[start of SELECTED TEXT]
Database Assembly using the LMRv2.1 pickle file#

This notebook walks through the process of building a cfr ProxyDatabase object containing only the PAGES 2k (version 2.0.0) proxy records. For reproducibility purposes, our starting point here are the proxy pickle files from the LMR Project Data Page provided in Tardif et al. (2019), from which we clean and reformat the records to be compatible with the cfr data assimilation workflow.

Key steps include:

  • Filtering only PAGES2kv2 records

  • Standardizing proxy record identifiers (short pid)

  • Merging proxy time and values with metadata

  • Assigning standardized ptype labels used by cfr

  • Filtering for annual and subannual records with sufficient temporal coverage

The final result is saved as a NetCDF file that can be used in subsequent data assimilation notebooks.

import cfr
import pandas as pd
import numpy as np
import pyleoclim as pyleo
import matplotlib.pyplot as plt
octave not found, please see README

Combining metadata and data pickle files#

Loading metadata and data csv file and filtering only PAGES2kv2 data#

When the raw pickle file (one for metadata, one for data) for the proxies is downloaded from the LMR Project Data Page , they will need to be pre-processed. The pickle file was created using an older version of Python, hence you will need to open the files as pd.sparse_dataframe objects before converting them to .csv files to be used for the rest of this notebook.
[end of SELECTED TEXT]
[start of COLLECTED DATA]
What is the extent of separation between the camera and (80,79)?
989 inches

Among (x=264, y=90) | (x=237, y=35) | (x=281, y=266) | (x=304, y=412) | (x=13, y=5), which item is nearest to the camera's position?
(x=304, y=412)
[end of COLLECTED DATA]
▸ TASK DIRECTIONS
Extend the notebook text on assembling a cfr proxy database from the LMRv2.1 pickle files, picking up after its final sentence about converting the pickle files to .csv.

▸ ANSWER FOR THE TASK
Firstly load metadata csv and isolate only the columns we need to make a cfr ProxyDatabase object

# loading metadata

df_meta = pd.read_csv('./proxydb_meta.csv')
df_p2k_meta = df_meta[df_meta['Proxy ID'].str.contains('PAGES2kv2')]
df_p2k_meta.set_index('Proxy ID', inplace=True)
archive_data = df_p2k_meta[['Archive type', 'Proxy measurement', 'Lat (N)', 'Lon (E)', 'Elev']]
archive_data['Proxy ID'] = archive_data.index  # recover it as a column

Load in the data csv, which contains arrays for time and proxy value. This step takes all the PAGES2k data and resets the index.

# loading data (time and value)

df = pd.read_csv('./proxydb_data.csv')
col = df.columns

clist = []
for c in col:
    if ('PAGES2kv2' in c) or ('Year C.E.' in c):
        clist.append(c)

p2k = df[clist]
p2k = p2k.reset_index(drop=True)

Standardizing Proxy IDs (pid)#

The cfr.ProxyDatabase class expects short proxy IDs (e.g., Ocn_148) that follow a specific location-based naming convention. We create a function that converts the long-format PAGES2kv2 IDs into these standardized shortened IDs.

time_col = p2k.columns[0]

pids = []
times = []
values = []

for pid in p2k.columns[1:]:  # Skip the time column
        # Get the time series for this proxy
        proxy_data = p2k[[time_col, pid]].dropna()
        
        if len(proxy_data) > 0:  # Only process if we have data
            pids.append(pid)
            times.append(proxy_data[time_col].tolist())
            values.append(proxy_data[pid].tolist())
def shorten_pid(pids): 
    # Split by colon first to handle proxy measurements with underscores
    parts_by_colon = pids.split(':')[0]  # Take everything before the colon
    parts = parts_by_colon.split('_')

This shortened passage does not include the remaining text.